[Opening Passage provided section]

Since 1998, the drug known as Herceptin has played an integral role in effectively treating Canadian breast cancer patients.
Originally used in combination with chemotherapy for women diagnosed with stage 4 breast cancer, Herceptin proved successful in preventing the recurrence and spread of cancer. But it also became clear that the medication had a dangerous side-effect. The treatment caused a strain on patients’ heart health — especially if they were predisposed to cardiovascular issues.
In 2005, the use of Herceptin, which is still almost always used in combination with chemotherapy, morphed from late-stage cancer treatment to the curative standard for early-stage breast cancer patients, bringing consistently positive results. However, along with the positive results, it was apparent that the heart damaging side-effects were a consistent downside.
Dr. John Mackey, professor of oncology at the University of Alberta and director of clinical trials at Edmonton’s Cross Cancer Institute (CCI), says that rates of heart failure in breast cancer patients using Herceptin “ranged as high as five to six per cent.”

[Closing Passage provided section]
[Opening Data for review section]

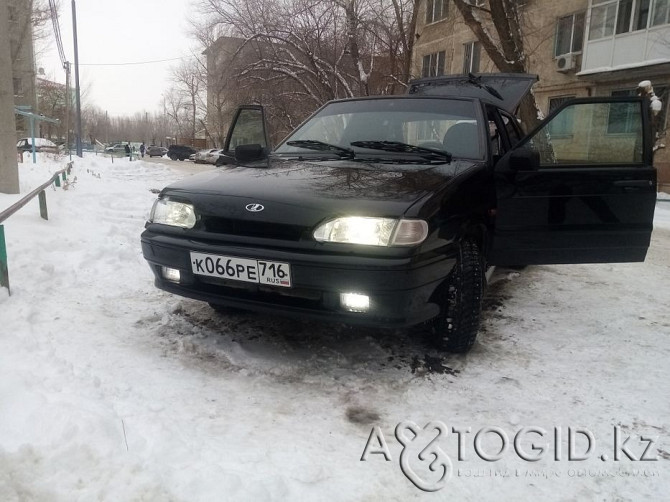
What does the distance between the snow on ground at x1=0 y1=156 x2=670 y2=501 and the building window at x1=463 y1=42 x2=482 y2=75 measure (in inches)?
782

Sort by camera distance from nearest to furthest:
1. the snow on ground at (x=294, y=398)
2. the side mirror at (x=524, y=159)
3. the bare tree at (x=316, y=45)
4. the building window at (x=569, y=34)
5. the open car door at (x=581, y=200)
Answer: the snow on ground at (x=294, y=398), the side mirror at (x=524, y=159), the open car door at (x=581, y=200), the bare tree at (x=316, y=45), the building window at (x=569, y=34)

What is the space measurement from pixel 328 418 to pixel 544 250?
1.94m

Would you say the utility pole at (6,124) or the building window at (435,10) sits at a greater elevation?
the building window at (435,10)

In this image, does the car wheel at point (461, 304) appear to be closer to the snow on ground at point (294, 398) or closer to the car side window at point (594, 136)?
the snow on ground at point (294, 398)

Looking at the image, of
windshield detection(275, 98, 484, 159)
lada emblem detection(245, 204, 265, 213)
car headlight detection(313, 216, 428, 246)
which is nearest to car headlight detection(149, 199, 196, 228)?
lada emblem detection(245, 204, 265, 213)

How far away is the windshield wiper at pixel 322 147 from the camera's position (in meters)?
3.27

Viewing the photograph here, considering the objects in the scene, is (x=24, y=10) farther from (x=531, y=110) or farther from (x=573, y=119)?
(x=573, y=119)

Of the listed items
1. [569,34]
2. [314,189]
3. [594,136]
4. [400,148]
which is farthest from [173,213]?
[569,34]

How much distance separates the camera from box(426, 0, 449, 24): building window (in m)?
22.8

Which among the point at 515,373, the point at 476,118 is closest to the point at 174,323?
the point at 515,373

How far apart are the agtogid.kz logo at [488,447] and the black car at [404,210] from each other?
54cm

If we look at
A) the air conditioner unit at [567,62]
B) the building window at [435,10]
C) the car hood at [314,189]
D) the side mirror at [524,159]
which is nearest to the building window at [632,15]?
the air conditioner unit at [567,62]

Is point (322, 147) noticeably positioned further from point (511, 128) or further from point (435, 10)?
point (435, 10)

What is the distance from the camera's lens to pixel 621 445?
2.07m
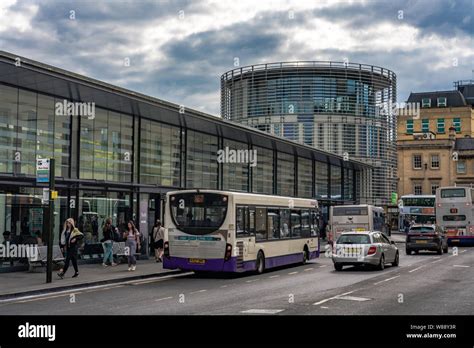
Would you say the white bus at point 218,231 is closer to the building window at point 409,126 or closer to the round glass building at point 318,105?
the round glass building at point 318,105

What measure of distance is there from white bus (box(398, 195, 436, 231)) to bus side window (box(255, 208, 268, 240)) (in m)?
52.5

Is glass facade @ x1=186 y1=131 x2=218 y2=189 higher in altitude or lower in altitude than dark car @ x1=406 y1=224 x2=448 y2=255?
higher

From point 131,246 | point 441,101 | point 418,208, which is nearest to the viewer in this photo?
point 131,246

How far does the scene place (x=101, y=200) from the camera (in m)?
26.7

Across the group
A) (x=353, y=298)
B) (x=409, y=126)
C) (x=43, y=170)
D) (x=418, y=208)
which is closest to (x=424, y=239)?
(x=353, y=298)

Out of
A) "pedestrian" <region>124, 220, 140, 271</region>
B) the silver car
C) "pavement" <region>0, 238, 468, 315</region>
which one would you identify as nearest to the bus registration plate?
"pavement" <region>0, 238, 468, 315</region>

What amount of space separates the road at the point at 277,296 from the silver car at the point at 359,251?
105 cm

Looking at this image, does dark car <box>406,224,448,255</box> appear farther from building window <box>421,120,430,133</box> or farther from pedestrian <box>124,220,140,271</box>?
building window <box>421,120,430,133</box>

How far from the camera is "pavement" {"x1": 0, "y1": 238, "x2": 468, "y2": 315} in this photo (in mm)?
13477

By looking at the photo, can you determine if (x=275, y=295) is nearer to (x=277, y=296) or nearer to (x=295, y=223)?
(x=277, y=296)

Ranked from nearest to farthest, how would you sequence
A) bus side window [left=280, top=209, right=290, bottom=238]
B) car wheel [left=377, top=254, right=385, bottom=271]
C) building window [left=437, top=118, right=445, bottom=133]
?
car wheel [left=377, top=254, right=385, bottom=271]
bus side window [left=280, top=209, right=290, bottom=238]
building window [left=437, top=118, right=445, bottom=133]

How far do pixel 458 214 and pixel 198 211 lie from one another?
105ft

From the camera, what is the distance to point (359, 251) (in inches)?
960
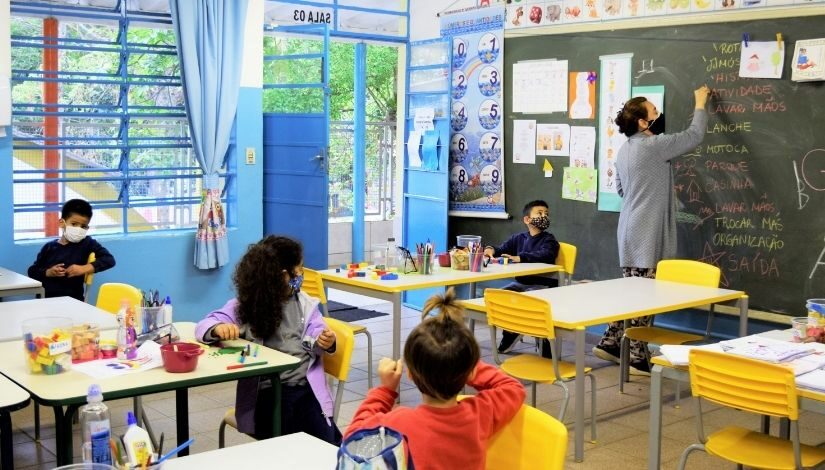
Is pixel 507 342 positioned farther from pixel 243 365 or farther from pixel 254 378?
pixel 243 365

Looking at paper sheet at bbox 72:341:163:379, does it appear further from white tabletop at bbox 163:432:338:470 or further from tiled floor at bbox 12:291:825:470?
tiled floor at bbox 12:291:825:470

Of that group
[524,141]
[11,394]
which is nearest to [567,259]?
[524,141]

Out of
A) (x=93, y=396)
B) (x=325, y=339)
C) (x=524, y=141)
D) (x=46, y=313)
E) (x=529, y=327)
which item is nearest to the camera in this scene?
(x=93, y=396)

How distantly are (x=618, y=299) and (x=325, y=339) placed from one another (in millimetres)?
1979

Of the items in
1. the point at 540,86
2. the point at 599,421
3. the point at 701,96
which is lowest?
the point at 599,421

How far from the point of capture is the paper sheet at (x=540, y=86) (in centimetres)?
732

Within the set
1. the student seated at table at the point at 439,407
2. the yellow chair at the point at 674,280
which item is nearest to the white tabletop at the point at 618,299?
the yellow chair at the point at 674,280

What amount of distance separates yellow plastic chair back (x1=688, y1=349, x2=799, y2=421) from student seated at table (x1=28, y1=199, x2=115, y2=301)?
356cm

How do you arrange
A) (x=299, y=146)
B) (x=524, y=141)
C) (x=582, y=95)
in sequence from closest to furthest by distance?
(x=582, y=95), (x=524, y=141), (x=299, y=146)

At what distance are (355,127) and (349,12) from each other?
200cm

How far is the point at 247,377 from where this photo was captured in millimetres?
3336

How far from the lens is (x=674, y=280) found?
5750 millimetres

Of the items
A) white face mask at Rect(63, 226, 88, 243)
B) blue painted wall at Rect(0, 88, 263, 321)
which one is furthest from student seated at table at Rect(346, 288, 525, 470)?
blue painted wall at Rect(0, 88, 263, 321)

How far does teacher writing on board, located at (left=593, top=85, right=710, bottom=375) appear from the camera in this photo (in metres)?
6.15
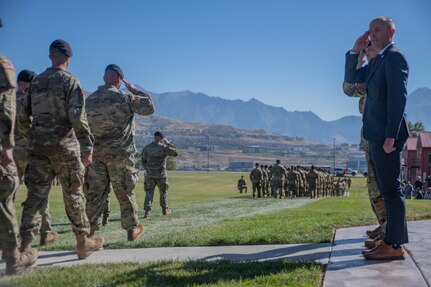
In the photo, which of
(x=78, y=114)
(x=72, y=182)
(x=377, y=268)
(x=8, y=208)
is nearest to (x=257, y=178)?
(x=72, y=182)

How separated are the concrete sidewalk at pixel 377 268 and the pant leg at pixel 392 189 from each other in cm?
24

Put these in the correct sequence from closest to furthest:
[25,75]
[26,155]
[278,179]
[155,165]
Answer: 1. [26,155]
2. [25,75]
3. [155,165]
4. [278,179]

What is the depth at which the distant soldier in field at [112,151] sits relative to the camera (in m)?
6.61

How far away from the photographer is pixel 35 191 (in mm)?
5137

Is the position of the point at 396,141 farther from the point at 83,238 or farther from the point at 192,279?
the point at 83,238

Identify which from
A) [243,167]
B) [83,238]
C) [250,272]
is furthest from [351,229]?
[243,167]

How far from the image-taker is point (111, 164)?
663cm

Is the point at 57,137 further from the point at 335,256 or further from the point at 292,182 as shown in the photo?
the point at 292,182

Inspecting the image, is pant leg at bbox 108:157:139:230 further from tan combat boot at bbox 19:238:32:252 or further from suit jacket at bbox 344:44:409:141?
suit jacket at bbox 344:44:409:141

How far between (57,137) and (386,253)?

[Closing Data for review section]

## Problem 1
Condense the paragraph of the Herceptin passage beginning "Originally used in combination with chemotherapy" into a short bulleted list that keeps its main facts.
## Problem 2
Extend the Herceptin passage, starting right after Dr. Mackey's statement on heart failure rates.

## Task answer 1
- Herceptin was first given with chemotherapy to women diagnosed with stage 4 breast cancer.
- It proved successful in preventing the recurrence and spread of cancer.
- It had a dangerous side-effect: a strain on patients' heart health, especially for those predisposed to cardiovascular issues.

## Task answer 2
In addition to possible future heart concerns, the cardiac health issues of women during their Herceptin treatment would often interrupt their progress as they grappled with their diagnosis. Mackey says that, while breakthroughs in breast cancer are positive, it’s important to keep the rest of the body healthy simultaneously.
“People have their hearts forever,” he says. “Hopefully their breast cancer is behind them after treatment, so if you can prevent that extra damage in the first place, they’re less likely to have heart problems in the future.”
For more than two decades, Dr. Edith Pituskin has been working at the CCI, where she’s treated both breast cancer patients and heart failure patients as a result of Herceptin treatment. A long-time colleague of Mackey’s, Pituskin approached him in 2010 with an idea to start a clinical trial to get to the root of the problem.
“Instead of patching people together after the heart damage has been done, we asked if there was a way to prevent the heart damage in the first place,” says Mackey.
Joining forces with Dr. Ian Paterson, a cardiologist with expertise in heart imaging, the trio launched the MANTICORE clinical trial at the CCI.
Funded in part from the generous support of Alberta Cancer Foundation donors, MANTICORE — an acronym for Multidisciplinary Approach to Novel Therapies In Cardiology Oncology Research — brought in 104 breast cancer patients from Alberta and Manitoba between 2011 to 2014.
One-third of patients received a beta-blocker to lower adrenaline and stress on the heart, the next third received Perindopril, which is a common medication to lower blood pressure, and the final third received a placebo.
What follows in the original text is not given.